Les 131 salariés de Darbo avaient perdu leur emploi en 2016 moins d\'un an après le rachat de leur usine de bois par le fonds d\'investissement allemand Gramax;
Les 131 salariés de Darbo avaient perdu leur emploi en 2016 moins d'un an après le rachat de leur usine de bois par le fonds d'investissement allemand Gramax; (CHRISTOPHE VAN NEEN / RADIO FRANCE)

Le conseil de prud'hommes de Dax, dans les Landes, a estimé que le licenciement de 131 salariés de Darbo était illégal, rapporte mardi 9 juillet France Bleu Gascogne.
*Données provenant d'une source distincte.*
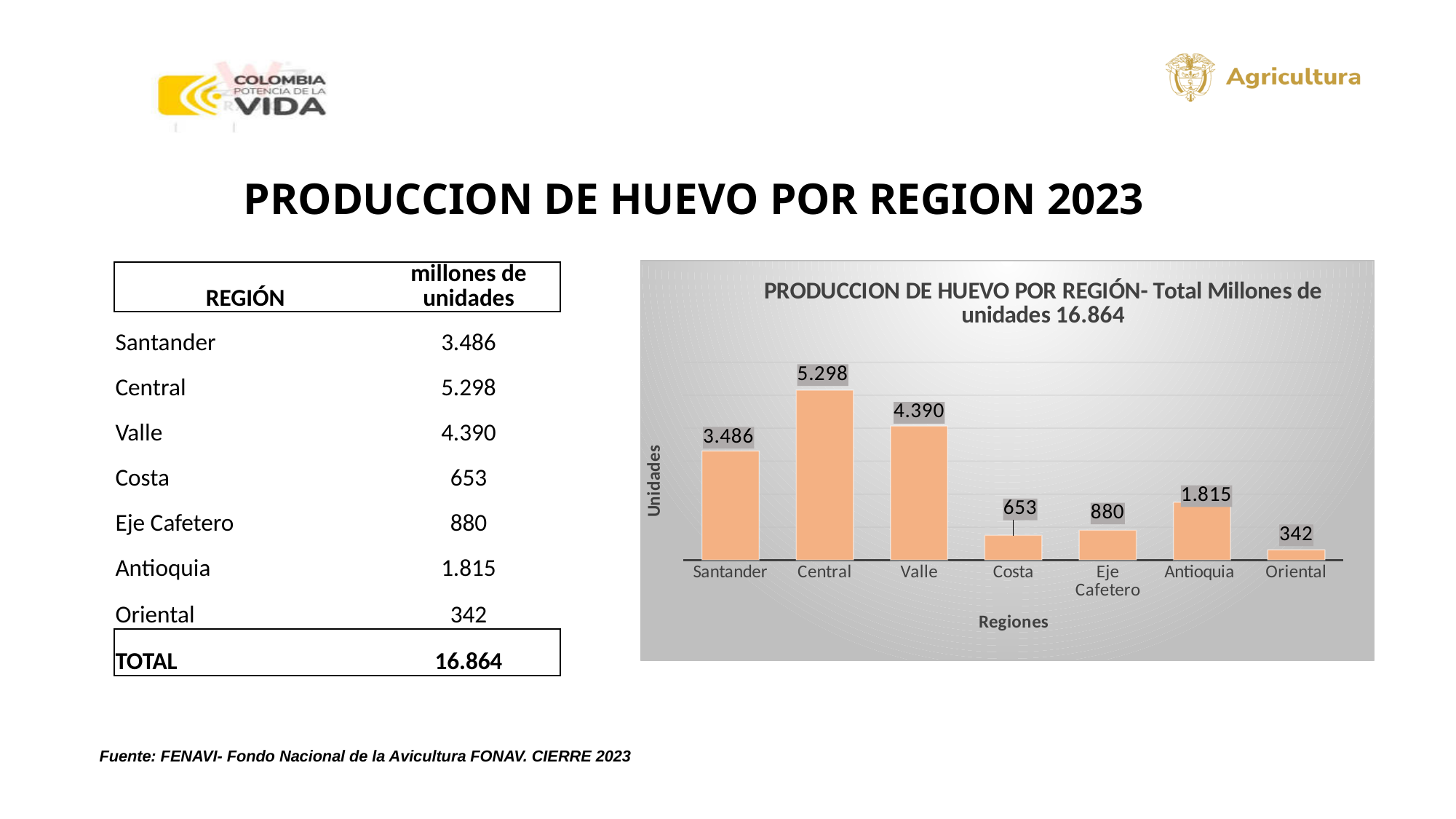
What is the difference between the values for Central and Valle? 908 How many regions are shown in the chart? 7 What is the value for Central in the chart? 5.298 What is the label of the x axis of the chart? Regiones Which region has the lowest value in the chart? Oriental Which region has the highest value in the chart? Central What kind of chart is shown on the slide? Bar chart What is the value for Eje Cafetero in the chart? 880 What is the difference between the values for Antioquia and Costa? 1.162 Which is larger, the value for Costa or the value for Eje Cafetero? Eje Cafetero What is the value for Oriental in the chart? 342 Which is larger, the value for Santander or the value for Valle? Valle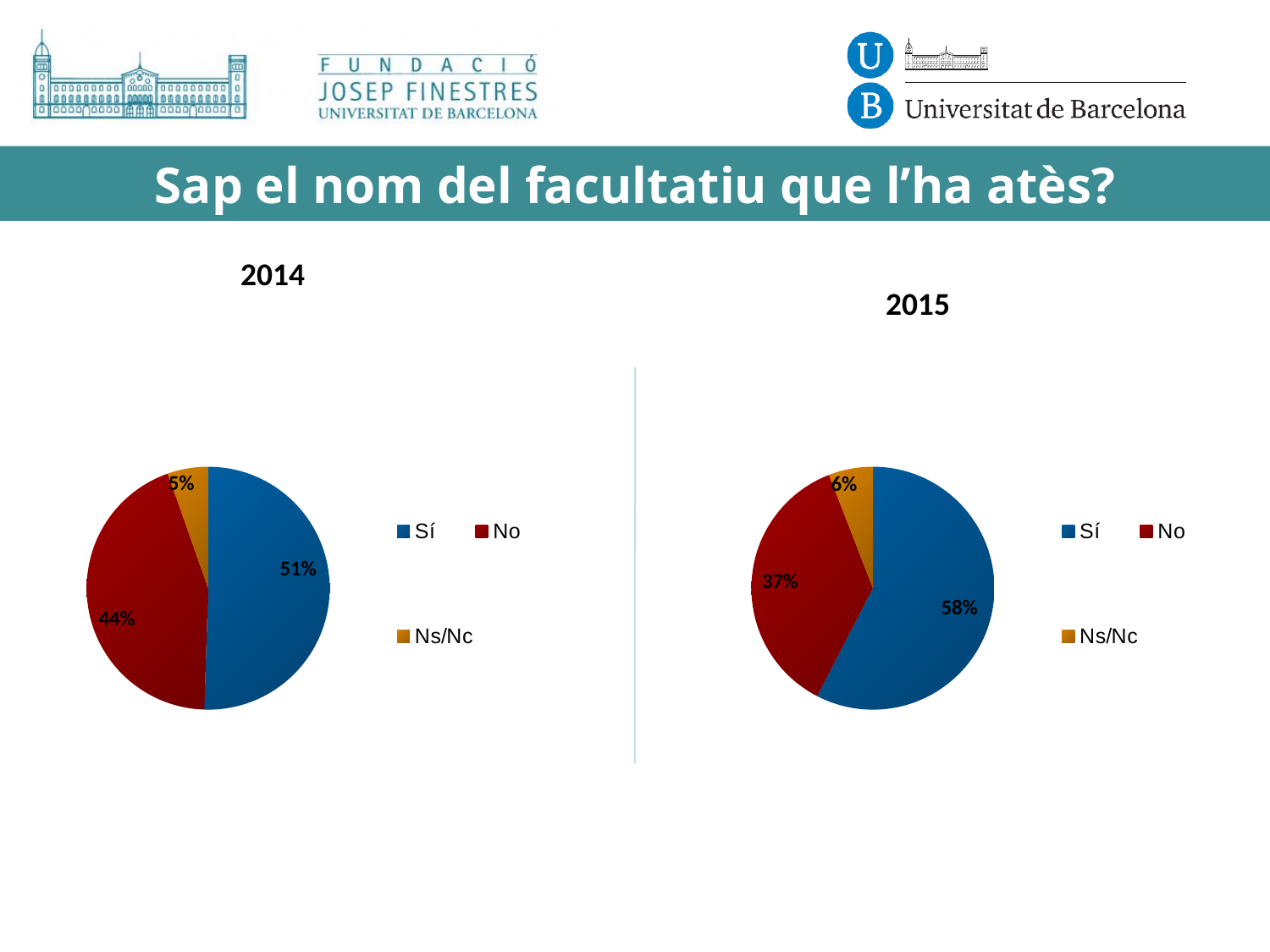
How many categories does the 2015 pie chart show? 3 In the 2014 pie chart, which is larger, the Sí share or the No share? Sí In the 2015 pie chart, what percentage answered Ns/Nc? 6% In the 2015 pie chart, what percentage answered Sí? 58% In the 2015 pie chart, what is the difference between the Sí and No shares? 21% In the 2015 pie chart, which category has the largest share? Sí In the 2014 pie chart, what colour is the Ns/Nc slice? Orange In the 2014 pie chart, what percentage answered Sí? 51% In the 2014 pie chart, what percentage answered No? 44% In the 2015 pie chart, what share of the pie does the No slice represent? 37% What type of chart is used for the 2014 data? Pie chart In the 2014 pie chart, which category has the smallest share? Ns/Nc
Les multinationales Sonae et Gramax sont condamnées par les juges à leur verser des indemnités allant de six à vingt mois de salaire, "des indemnités assez significatives", selon l'avocat des ex-salariés, Fiodor Rilov.

La fermeture de l'usine sciemment organisée

Les 131 ex-salariés ont perdu leur emploi dans cette usine de bois de Linxe, dans les Landes, en 2016. Le groupe portugais Sonae avait revendu l'usine landaise au fonds d'investissement allemand Gramax pour un euro en 2015 avec pour mission de relever le site. Gramax l'a fermé moins d'un an plus tard.

L'avocat des ex salariés Fiodor Rilov n'a pas encore le jugement dans sa totalité mais se félicite que les juges aient considéré que la fermeture de l'usine ait été sciemment organisée par les deux multinationales. On ne sait pas encore si Sonae et Gramax vont faire appel du jugement du conseil de prud'hommes de Dax.